Davis' struggle led to him getting sent to Triple-A after the Pirates claimed Joey Bart and activated Yasmani Grandal from the injured list. Since getting demoted, Davis has been scorching hot. In 81 plate appearances, he is hitting .297/.444/.672 with a .476 wOBA, and 182 wRC+. Davis already has 29 more total bases at Indy in about the same amount of playing time he had in the bigs so far this year. He's only striking out 22.2% of the time and still has a respectable 11.1% walk rate.

Of course, this is a small sample size, but there are some evident changes that Davis has made to his game. Davis has fully leaned into the pulled flyball approach. He's always been a heavy pull hitter, but now his launch angle at Triple-A is up to 24 degrees, and his flyball rate is up to 47.8% in the small sample size. His flyball rate from 2021-2023 was just 40.1%. Going for pulled flyballs is the way to go. The league average batting average, slugging percentage, and wOBA on these sorts of batted balls in the majors are .400, 1.370, and .727, respectively. Currently, 20 batters have a flyball and pulled batted ball rate of at least 45% each. Fifteen have a wRC+ of 100 or greater.

Another thing he's done is change his swing up. He's started to keep the bat closer to his shoulder with much less wiggle in his load-up. The difference is night and day when you look at video from when he was in the Majors compared to when he was sent back to Triple-A. The first video below is from April in the bigs:

That's just one swing, but any video from this year or late last season in the Major Leagues for Davis will show the same thing. He keeps the bat up and has a lot more movement with his bat when he loads up to swing. Maybe a re-simplifying his swing is all he needs.
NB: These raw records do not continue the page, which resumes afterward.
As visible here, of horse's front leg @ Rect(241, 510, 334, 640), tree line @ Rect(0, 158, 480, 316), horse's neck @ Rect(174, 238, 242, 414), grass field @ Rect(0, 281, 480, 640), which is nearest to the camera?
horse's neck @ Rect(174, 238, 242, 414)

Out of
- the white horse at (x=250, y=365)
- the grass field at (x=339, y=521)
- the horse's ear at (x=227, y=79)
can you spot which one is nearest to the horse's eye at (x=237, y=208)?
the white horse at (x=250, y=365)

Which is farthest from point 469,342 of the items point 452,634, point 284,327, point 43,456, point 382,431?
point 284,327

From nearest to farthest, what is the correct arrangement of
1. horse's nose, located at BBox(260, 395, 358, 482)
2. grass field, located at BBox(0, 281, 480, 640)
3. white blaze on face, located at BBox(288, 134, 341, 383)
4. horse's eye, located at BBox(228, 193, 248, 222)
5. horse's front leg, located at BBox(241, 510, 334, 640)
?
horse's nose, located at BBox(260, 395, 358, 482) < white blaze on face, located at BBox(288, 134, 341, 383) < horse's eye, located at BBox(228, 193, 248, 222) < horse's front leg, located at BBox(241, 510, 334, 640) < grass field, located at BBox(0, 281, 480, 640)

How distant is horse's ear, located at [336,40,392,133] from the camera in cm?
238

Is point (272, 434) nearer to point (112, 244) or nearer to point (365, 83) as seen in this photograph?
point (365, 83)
These two videos are from the last two weeks when Henry went yard:

So, how do we know this isn't just a small sample size fluke? Well, we don't know for sure. The future isn't set in stone. But his swing is more like what it was prior to getting to the big leagues. The first video below is from last June. The second video, meanwhile, is from 2022.

Even if you go back to his days at Louisville, his swing there is much more like what he's doing at Triple-A now than what he was doing with the major league club earlier this year.
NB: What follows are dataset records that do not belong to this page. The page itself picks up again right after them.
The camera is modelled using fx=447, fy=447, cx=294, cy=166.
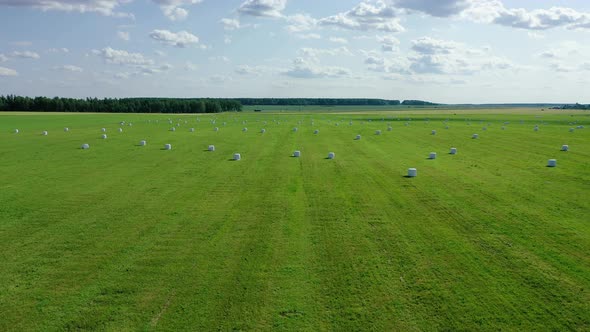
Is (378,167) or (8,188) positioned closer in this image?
(8,188)

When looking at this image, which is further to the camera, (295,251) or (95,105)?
(95,105)

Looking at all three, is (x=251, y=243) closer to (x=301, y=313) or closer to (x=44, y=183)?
(x=301, y=313)

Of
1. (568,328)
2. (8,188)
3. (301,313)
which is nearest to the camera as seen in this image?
(568,328)

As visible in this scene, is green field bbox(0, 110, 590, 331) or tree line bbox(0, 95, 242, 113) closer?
green field bbox(0, 110, 590, 331)

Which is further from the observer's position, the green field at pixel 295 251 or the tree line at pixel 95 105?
the tree line at pixel 95 105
That's a lot of videos, so here's what you should know. Davis moves his bat a lot more in the first video from when he was in the majors last year. The bat is far off his shoulder and when he lifts his front leg, he also gives the bat a quick wiggle before getting ready to swing. But throughout the minor leagues and in college, there's a lot less movement. He keeps the bat still as well as close to his shoulder. There's not a big bat wiggle when he lifts his front leg and loads up to hit the ball.

This swing has really worked for Davis, at least throughout the minor leagues. He owns a career .287/.419/.550 line, .428 wOBA, and 160 wRC+ in 617 plate appearances since 2021. Davis has 31 home runs and a .263 isolated slugging percentage with a solid 20.6% strikeout rate and 12.8% walk rate. So why didn't Davis continue this sort of swing and approach in the majors? Well, all I can say is that it wouldn't be the first time the hitting instruction at the big league level overthought it and tried to fix something that wasn't broken.
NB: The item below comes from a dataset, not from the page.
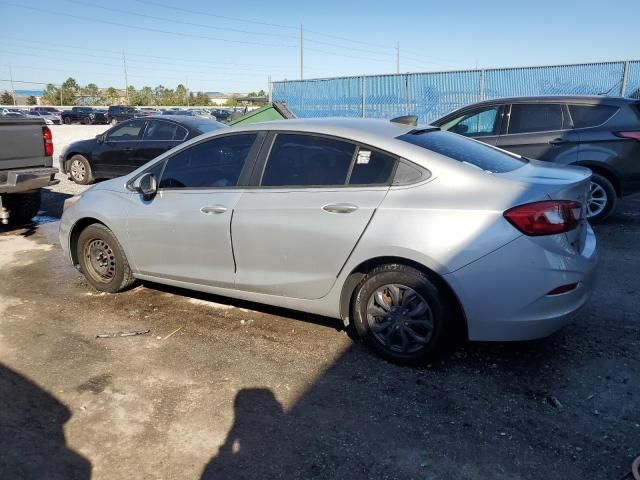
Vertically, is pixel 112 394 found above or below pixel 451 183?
below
Hopefully, these changes can carry over to the big leagues for Davis and turn him into closer to what the Pirates expected when they took him first overall. It's still way too early to give up on Davis. He clearly has the talent and potential to turn it around. Davis is going for a more meta approach and has simplified his swing, two things that could help him very much in the coming future.